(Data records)

*** Block opens ***

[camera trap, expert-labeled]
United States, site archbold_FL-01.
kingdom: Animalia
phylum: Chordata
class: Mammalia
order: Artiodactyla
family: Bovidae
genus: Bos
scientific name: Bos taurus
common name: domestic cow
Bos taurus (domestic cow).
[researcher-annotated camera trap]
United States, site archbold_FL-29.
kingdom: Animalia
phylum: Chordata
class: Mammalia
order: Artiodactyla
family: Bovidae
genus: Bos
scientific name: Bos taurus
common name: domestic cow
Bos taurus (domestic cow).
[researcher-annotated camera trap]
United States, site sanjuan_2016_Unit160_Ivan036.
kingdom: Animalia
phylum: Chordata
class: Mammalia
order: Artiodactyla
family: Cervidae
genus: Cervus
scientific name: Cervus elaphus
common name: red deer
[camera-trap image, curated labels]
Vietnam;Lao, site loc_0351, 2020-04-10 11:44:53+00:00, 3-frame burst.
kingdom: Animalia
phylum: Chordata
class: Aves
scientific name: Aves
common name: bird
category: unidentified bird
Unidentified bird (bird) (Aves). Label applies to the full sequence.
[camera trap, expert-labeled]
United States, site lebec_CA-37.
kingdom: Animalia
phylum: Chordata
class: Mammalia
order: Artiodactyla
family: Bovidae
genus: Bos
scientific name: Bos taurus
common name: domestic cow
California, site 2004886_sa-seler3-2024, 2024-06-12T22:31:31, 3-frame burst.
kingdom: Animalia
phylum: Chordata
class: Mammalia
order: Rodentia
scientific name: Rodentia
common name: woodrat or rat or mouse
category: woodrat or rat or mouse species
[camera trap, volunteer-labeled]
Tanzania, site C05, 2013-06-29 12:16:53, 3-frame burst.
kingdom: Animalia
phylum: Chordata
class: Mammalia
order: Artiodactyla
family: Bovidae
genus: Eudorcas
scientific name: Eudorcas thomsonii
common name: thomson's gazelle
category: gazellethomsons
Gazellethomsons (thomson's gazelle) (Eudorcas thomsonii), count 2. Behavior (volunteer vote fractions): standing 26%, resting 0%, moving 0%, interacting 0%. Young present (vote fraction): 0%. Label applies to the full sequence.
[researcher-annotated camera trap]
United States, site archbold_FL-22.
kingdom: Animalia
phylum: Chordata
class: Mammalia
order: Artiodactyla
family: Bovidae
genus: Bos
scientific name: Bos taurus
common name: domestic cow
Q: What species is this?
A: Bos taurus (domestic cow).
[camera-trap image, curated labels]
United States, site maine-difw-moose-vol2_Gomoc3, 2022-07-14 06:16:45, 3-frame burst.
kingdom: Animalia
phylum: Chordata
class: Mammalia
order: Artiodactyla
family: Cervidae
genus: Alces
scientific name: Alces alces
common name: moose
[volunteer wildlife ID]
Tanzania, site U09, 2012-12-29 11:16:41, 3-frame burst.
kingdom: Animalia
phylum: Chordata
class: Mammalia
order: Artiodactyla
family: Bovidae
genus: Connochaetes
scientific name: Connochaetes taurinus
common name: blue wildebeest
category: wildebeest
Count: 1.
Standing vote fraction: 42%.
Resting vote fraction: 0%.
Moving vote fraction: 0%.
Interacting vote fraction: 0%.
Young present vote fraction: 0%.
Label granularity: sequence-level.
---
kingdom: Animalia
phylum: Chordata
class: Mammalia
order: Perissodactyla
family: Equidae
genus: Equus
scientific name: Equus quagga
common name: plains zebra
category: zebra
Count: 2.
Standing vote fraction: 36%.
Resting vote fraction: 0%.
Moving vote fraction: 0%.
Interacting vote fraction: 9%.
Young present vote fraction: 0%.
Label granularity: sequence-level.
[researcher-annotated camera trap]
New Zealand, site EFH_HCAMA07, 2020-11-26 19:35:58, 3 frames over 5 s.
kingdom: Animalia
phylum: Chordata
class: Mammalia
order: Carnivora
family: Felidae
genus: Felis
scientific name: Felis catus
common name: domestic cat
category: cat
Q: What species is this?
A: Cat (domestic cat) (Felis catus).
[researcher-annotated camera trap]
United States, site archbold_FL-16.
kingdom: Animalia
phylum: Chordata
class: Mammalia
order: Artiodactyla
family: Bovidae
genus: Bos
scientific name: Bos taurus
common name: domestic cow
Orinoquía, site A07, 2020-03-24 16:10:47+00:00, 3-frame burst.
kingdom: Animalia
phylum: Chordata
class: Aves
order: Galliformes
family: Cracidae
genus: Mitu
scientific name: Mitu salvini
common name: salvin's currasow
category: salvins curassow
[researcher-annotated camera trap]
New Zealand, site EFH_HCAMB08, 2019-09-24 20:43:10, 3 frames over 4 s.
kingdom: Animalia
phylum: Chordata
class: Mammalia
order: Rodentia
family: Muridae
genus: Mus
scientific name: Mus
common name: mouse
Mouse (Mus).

*** Block closes ***

# What to produce:
Repeat each line above exactly as it stands.

# Written response:
[camera trap, expert-labeled]
United States, site archbold_FL-01.
kingdom: Animalia
phylum: Chordata
class: Mammalia
order: Artiodactyla
family: Bovidae
genus: Bos
scientific name: Bos taurus
common name: domestic cow
Bos taurus (domestic cow).
[researcher-annotated camera trap]
United States, site archbold_FL-29.
kingdom: Animalia
phylum: Chordata
class: Mammalia
order: Artiodactyla
family: Bovidae
genus: Bos
scientific name: Bos taurus
common name: domestic cow
Bos taurus (domestic cow).
[researcher-annotated camera trap]
United States, site sanjuan_2016_Unit160_Ivan036.
kingdom: Animalia
phylum: Chordata
class: Mammalia
order: Artiodactyla
family: Cervidae
genus: Cervus
scientific name: Cervus elaphus
common name: red deer
[camera-trap image, curated labels]
Vietnam;Lao, site loc_0351, 2020-04-10 11:44:53+00:00, 3-frame burst.
kingdom: Animalia
phylum: Chordata
class: Aves
scientific name: Aves
common name: bird
category: unidentified bird
Unidentified bird (bird) (Aves). Label applies to the full sequence.
[camera trap, expert-labeled]
United States, site lebec_CA-37.
kingdom: Animalia
phylum: Chordata
class: Mammalia
order: Artiodactyla
family: Bovidae
genus: Bos
scientific name: Bos taurus
common name: domestic cow
California, site 2004886_sa-seler3-2024, 2024-06-12T22:31:31, 3-frame burst.
kingdom: Animalia
phylum: Chordata
class: Mammalia
order: Rodentia
scientific name: Rodentia
common name: woodrat or rat or mouse
category: woodrat or rat or mouse species
[camera trap, volunteer-labeled]
Tanzania, site C05, 2013-06-29 12:16:53, 3-frame burst.
kingdom: Animalia
phylum: Chordata
class: Mammalia
order: Artiodactyla
family: Bovidae
genus: Eudorcas
scientific name: Eudorcas thomsonii
common name: thomson's gazelle
category: gazellethomsons
Gazellethomsons (thomson's gazelle) (Eudorcas thomsonii), count 2. Behavior (volunteer vote fractions): standing 26%, resting 0%, moving 0%, interacting 0%. Young present (vote fraction): 0%. Label applies to the full sequence.
[researcher-annotated camera trap]
United States, site archbold_FL-22.
kingdom: Animalia
phylum: Chordata
class: Mammalia
order: Artiodactyla
family: Bovidae
genus: Bos
scientific name: Bos taurus
common name: domestic cow
Q: What species is this?
A: Bos taurus (domestic cow).
[camera-trap image, curated labels]
United States, site maine-difw-moose-vol2_Gomoc3, 2022-07-14 06:16:45, 3-frame burst.
kingdom: Animalia
phylum: Chordata
class: Mammalia
order: Artiodactyla
family: Cervidae
genus: Alces
scientific name: Alces alces
common name: moose
[volunteer wildlife ID]
Tanzania, site U09, 2012-12-29 11:16:41, 3-frame burst.
kingdom: Animalia
phylum: Chordata
class: Mammalia
order: Artiodactyla
family: Bovidae
genus: Connochaetes
scientific name: Connochaetes taurinus
common name: blue wildebeest
category: wildebeest
Count: 1.
Standing vote fraction: 42%.
Resting vote fraction: 0%.
Moving vote fraction: 0%.
Interacting vote fraction: 0%.
Young present vote fraction: 0%.
Label granularity: sequence-level.
---
kingdom: Animalia
phylum: Chordata
class: Mammalia
order: Perissodactyla
family: Equidae
genus: Equus
scientific name: Equus quagga
common name: plains zebra
category: zebra
Count: 2.
Standing vote fraction: 36%.
Resting vote fraction: 0%.
Moving vote fraction: 0%.
Interacting vote fraction: 9%.
Young present vote fraction: 0%.
Label granularity: sequence-level.
[researcher-annotated camera trap]
New Zealand, site EFH_HCAMA07, 2020-11-26 19:35:58, 3 frames over 5 s.
kingdom: Animalia
phylum: Chordata
class: Mammalia
order: Carnivora
family: Felidae
genus: Felis
scientific name: Felis catus
common name: domestic cat
category: cat
Q: What species is this?
A: Cat (domestic cat) (Felis catus).
[researcher-annotated camera trap]
United States, site archbold_FL-16.
kingdom: Animalia
phylum: Chordata
class: Mammalia
order: Artiodactyla
family: Bovidae
genus: Bos
scientific name: Bos taurus
common name: domestic cow
Orinoquía, site A07, 2020-03-24 16:10:47+00:00, 3-frame burst.
kingdom: Animalia
phylum: Chordata
class: Aves
order: Galliformes
family: Cracidae
genus: Mitu
scientific name: Mitu salvini
common name: salvin's currasow
category: salvins curassow
[researcher-annotated camera trap]
New Zealand, site EFH_HCAMB08, 2019-09-24 20:43:10, 3 frames over 4 s.
kingdom: Animalia
phylum: Chordata
class: Mammalia
order: Rodentia
family: Muridae
genus: Mus
scientific name: Mus
common name: mouse
Mouse (Mus).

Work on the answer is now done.